Supervision today in which it became increasingly likely that "threesomes" will be a theme of my dissertation. Apparently semi-involuntary menages à trois were something of a thing in Victorian England - you couldn't just get a divorce, so men would occasionally just move their mistresses into their homes. Or have parallell families, like Wilkie Collins. I don't know why I ever thought new historicism was boring. Also I get to write about His Dark Materials! I said something incoherent about daimons, and my supervisor was all "YES! Pullman in relation to Paradise Lost!"
So I'll have to reread that, as well as a ton of fairy tales. I have no idea why I'm reading Northanger Abbey instead of anything useful, but it's the most soothing book ever. More so at least than Forster's "The Longest Journey", which Sam got me to read and which is basically about how your life will never again be as good as it was at Cambridge, especially if you go to work at a public school.
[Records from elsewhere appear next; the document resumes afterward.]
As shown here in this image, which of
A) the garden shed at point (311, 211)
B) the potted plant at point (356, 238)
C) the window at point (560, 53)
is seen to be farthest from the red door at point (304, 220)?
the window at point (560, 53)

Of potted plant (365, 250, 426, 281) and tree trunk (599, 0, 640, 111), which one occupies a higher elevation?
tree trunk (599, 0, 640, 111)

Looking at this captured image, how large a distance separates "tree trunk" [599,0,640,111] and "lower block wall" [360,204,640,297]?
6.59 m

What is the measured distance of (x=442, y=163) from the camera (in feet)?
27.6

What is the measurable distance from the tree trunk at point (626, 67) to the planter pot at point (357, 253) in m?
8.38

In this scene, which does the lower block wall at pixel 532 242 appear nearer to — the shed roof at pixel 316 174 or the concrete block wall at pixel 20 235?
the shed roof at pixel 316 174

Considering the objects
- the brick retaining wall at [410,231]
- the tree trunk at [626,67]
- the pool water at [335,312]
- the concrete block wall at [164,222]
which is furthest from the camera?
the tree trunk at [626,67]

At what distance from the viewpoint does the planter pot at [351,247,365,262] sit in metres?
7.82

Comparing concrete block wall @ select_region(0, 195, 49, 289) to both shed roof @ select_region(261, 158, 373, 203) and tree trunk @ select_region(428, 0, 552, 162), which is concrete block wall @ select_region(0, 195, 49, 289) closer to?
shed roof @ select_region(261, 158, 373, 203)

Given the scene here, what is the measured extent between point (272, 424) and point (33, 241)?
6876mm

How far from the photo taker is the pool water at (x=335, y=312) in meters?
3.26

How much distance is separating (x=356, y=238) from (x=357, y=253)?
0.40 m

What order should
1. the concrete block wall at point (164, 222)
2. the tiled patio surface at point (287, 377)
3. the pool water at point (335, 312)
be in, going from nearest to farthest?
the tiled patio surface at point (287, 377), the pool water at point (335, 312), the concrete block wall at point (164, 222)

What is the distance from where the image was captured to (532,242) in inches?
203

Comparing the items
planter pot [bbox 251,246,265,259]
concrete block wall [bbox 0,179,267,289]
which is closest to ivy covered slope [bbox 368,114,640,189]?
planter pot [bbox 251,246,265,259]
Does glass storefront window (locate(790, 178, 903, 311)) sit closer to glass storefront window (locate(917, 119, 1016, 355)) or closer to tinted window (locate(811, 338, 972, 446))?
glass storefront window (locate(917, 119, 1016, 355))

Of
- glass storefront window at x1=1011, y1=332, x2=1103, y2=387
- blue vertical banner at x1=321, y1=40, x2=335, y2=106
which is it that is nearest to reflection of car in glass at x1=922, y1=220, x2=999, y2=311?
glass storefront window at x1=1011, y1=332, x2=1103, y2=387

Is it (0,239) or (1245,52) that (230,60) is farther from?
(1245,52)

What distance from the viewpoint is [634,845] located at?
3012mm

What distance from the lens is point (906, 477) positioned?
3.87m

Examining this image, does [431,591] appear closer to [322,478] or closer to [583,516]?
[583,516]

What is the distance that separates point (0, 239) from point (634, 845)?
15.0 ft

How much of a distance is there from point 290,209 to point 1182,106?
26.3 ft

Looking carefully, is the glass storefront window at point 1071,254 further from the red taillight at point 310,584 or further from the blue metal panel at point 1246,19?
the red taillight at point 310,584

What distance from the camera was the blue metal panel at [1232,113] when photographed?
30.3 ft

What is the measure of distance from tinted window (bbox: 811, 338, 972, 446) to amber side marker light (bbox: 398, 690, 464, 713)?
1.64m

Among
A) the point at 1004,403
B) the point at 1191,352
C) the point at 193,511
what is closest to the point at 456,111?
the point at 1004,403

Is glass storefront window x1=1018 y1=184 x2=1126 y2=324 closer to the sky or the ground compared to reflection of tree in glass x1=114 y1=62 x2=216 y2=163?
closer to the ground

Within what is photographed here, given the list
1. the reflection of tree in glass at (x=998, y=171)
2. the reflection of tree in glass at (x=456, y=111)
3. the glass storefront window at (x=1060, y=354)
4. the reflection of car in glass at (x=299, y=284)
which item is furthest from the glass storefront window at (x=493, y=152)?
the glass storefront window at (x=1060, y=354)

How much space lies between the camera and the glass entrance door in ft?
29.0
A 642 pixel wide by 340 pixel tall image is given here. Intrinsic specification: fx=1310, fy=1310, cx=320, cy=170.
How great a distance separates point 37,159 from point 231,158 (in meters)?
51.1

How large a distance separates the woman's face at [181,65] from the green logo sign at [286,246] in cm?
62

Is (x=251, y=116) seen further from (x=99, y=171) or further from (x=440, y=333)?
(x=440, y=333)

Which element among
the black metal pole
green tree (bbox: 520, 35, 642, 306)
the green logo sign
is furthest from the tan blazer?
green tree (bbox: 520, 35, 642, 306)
Things are at least good at the moment; I'm spending a lot of time in the faculty library and in rehearsals, and being very tired in the evenings. Yesterday we became exasperated with our sedentary lives and went to Samba at the Kambar, where Becky and Ollie went into whirling-dervish mode and the rest of us wished we had such a dance-tastic relationship with our college spouses. The live music was so loud that everyone wore earplugs, and drifted about in speechless cocoons. I danced until the early hours, actually got to sleep at the slightly later hours, and am now tired as a sock. Tomorrow is a glamorous day: the premiere of Reece's film at the short film festival, and then an Old Court attic party, for which we are all elevating our expectations unreasonably. Vicky, Reece and Alex have promised roomfuls of balloons that we will dance among in slow motion.